WA Ballet will get $110,000 over a year to promote the health message at its performances.
The campaign features images of young women - a ballerina and a violinist - showing how alcohol can increase the risk of a range of cancers affecting the breasts, mouth, throat and liver.
Healthway chairwoman Rosanna Capolingua said research showed that while those who attended the arts smoked less and exercised more than non-patrons, they drank more.
Yet premium wine had just as much alcohol as cheap products, and risky drinking did not have to mean "rolling-around drunk".
"They're not causing a one punch or getting glassed in the face but the unseen harm to their livers and arteries is happening," Dr Capolingua said.
"It's different to the very obvious images that outrage society when we see young people being injured or harmed by alcohol."

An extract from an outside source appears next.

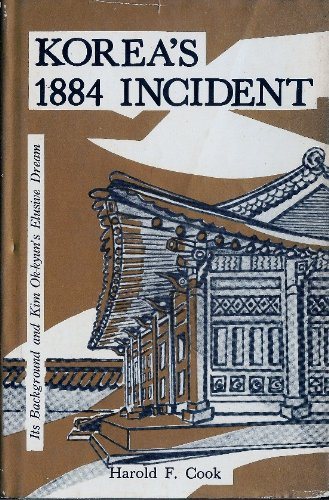 Korea's 1884 Incident: Its Background and Kim Ok-kyun's Elusive Dream (Royal Asiatic Society, Korea Branch. Monograph Series No. 4)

Dr Capolingua said that in her Floreat doctors' surgery she regularly saw women who drank too much.
Many still did not grasp the concept of having no more than two standard drinks a day, which usually meant two 100ml glasses of wine.
She said some women routinely shared a bottle of wine with their partner, liberally filling large wine glasses, which meant they had about four standards drinks.
WASO chairwoman Janet Holmes a Court said it was good sponsorship arrangement because safe drinking messages tended to be aimed at sporting groups and the young.
WA Ballet chairman John Langoulant said it was an innovative health campaign.